Au début du XVIIIe siècle, les peintres des Pays-Bas virent croître leur prestige auprès des amateurs français. Les collections parisiennes ont d’ailleurs reflété ce goût passionné. Nombre d’artistes s’en inspirèrent et répondirent à cette tendance par leurs propres travaux. Parmi les plus illustres représentants de cet engouement, qui se propose d’arracher à toute nature morte les secrets de la vie silencieuse, figure un élève de Nicolas de Largillière : Jean-Baptiste Oudry.

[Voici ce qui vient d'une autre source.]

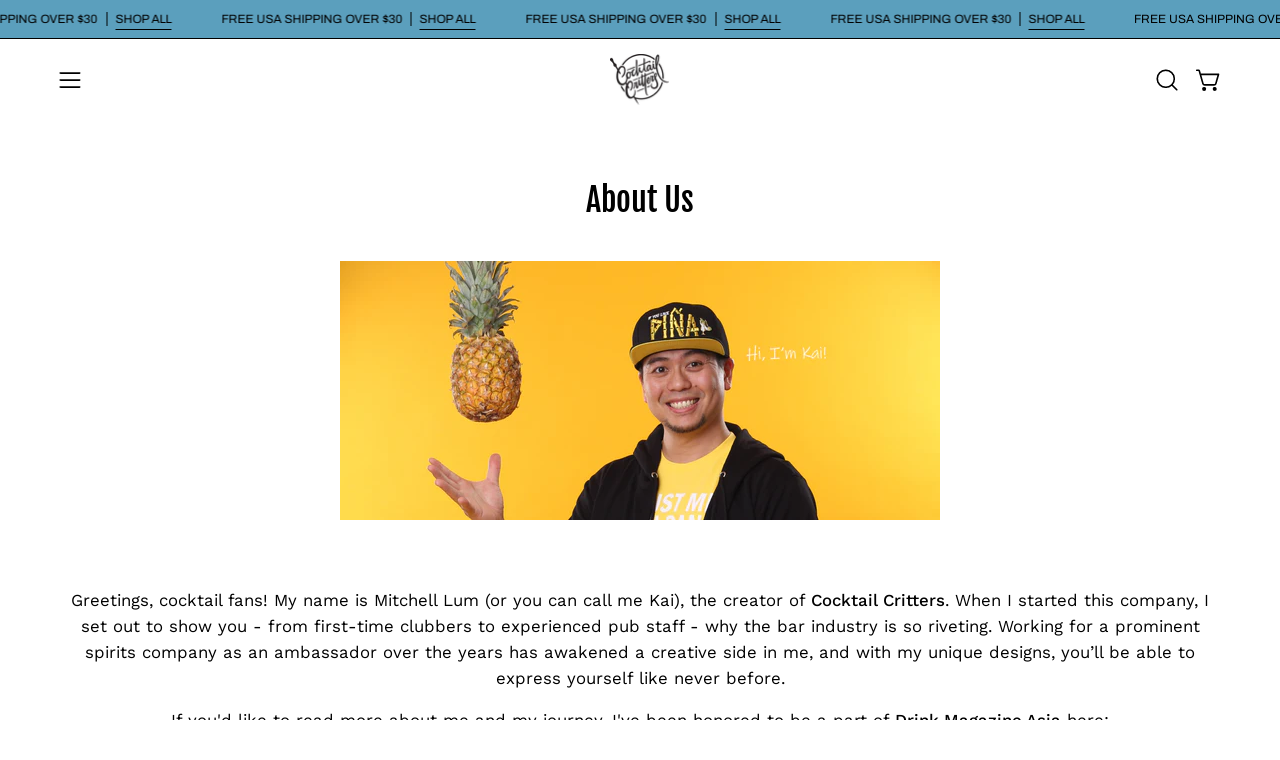

--- FILE ---
content_type: text/css
request_url: https://cocktailcritters.com/cdn/shop/t/15/assets/template-page.css?v=63630981363734996261740669340
body_size: -696
content:
.page-title{padding-bottom:25px}#four-oh-four{padding:50px 0}#four-oh-four h1{font-size:calc(4.5rem * var(--adjust-heading));text-align:center}#four-oh-four p{font-size:calc(1.5rem * var(--adjust-body))}
/*# sourceMappingURL=/cdn/shop/t/15/assets/template-page.css.map?v=63630981363734996261740669340 */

Son père, Jacques Oudry, était peintre lui-même, membre de l’Académie de Saint-Luc, et avait ouvert une boutique de marchand de tableaux. Le jeune Jean-Baptiste y apprit les rudiments de son art, avant d’être pris en charge par Michel Serre, qui revenait de Rome et visitait régulièrement les boutiques du pont Notre-Dame, où Oudry Père était installé. Deux ans plus tard, il entrait à l’école de la maîtrise de Saint-Luc. On sait qu’il s’y distingua, remportant plusieurs prix de dessin. Il avait vingt et un ans lorsqu’il demanda à son père de le conduire chez Largillière, qui était son ami. Le nouveau maître que le jeune homme s’était choisi pour cinq ans devait lui révéler les pratiques du coloris. Après avoir quitté l’atelier de Largillière, Oudry semble travailler pendant deux ans pour les marchands du pont Notre-Dame, alors centre de la brocante parisienne.
 

Connu pour avoir débuté comme portraitiste, Jean-Baptiste Oudry se dirigea rapidement vers les genres de la nature morte et de la peinture animalière, pour lesquels il semblait avoir plus de dispositions. En cela il suit la trace de peintres hollandais tels Brueghel de Velours, Jacques de Gheyn II ou Balthasar van der Ast, dont les planches de nature encyclopédique représentant animaux et insectes sont restées comme leur marque de fabrique. Notre peinture s’inscrit dans une série de petites toiles, parmi les premières qu’il ait réalisées, dont au moins trois sont connues aujourd’hui : deux natures mortes avec insectes, signées et datées 1712, provenant du château d’Aiguillon, aujourd’hui au musée d’Agen ; une Nature morte aux deux oiseaux morts, signée et datée 1713, conservée au musée de Marseille. Procédé efficace ou recherche picturale : ces quatre oeuvres semblent rejouer la même scène et se nourrir entre elles d’infimes variations, à la recherche d’un équilibre toujours plus accompli.
 

Une mésange charbonnière est suspendue à un clou par la patte ; sur la margelle, aux côtés d’un vase contenant des jasmins, l’artiste a introduit deux souris dégustant des noix ; enfin l’on découvre cinq insectes volant, dont trois papillons. La simplicité apparente de l’oeuvre ne fait qu’accentuer la perfection de sa mise en scène ainsi que la profession de foi qu’elle semble exprimer. Le charme de ce tableau procède de l’aisance avec laquelle Oudry manie le trompe l’oeil, développant tout un camaïeu dominé par les bleus et les gris et relevé de teintes sourdes et de blancs éclatants. L’effet de profondeur dans cet espace restreint est rendu sensible par la délicatesse des zones d’ombre qui font comme un halo autour de l’oiseau et des musaraignes. Par contraste, les insectes semblent voler entre le mur et notre regard. Les souris accentuent le caractère familier de cette toile: la mésange comme le papillon sont des bêtes très communes. Il semble que le peintre ait voulu révéler la beauté de l’ordinaire, comme le fera plus tard Chardin. La souris est également un symbole de vanité: associée aux dépouilles d’oiseaux, ce petit rongeur évoque l’action du temps qui dévore toute chose (elle apparaît dans un contexte similaire dans les natures mortes hollandaises).
 

Notre peinture tout en finesse déploie une palette de tons subtils. Dans une absence d’ostentation, le jeune Jean-Baptiste Oudry fait montre d’une parfaite maîtrise de son art, qui annonce une brillante carrière. (P.R.)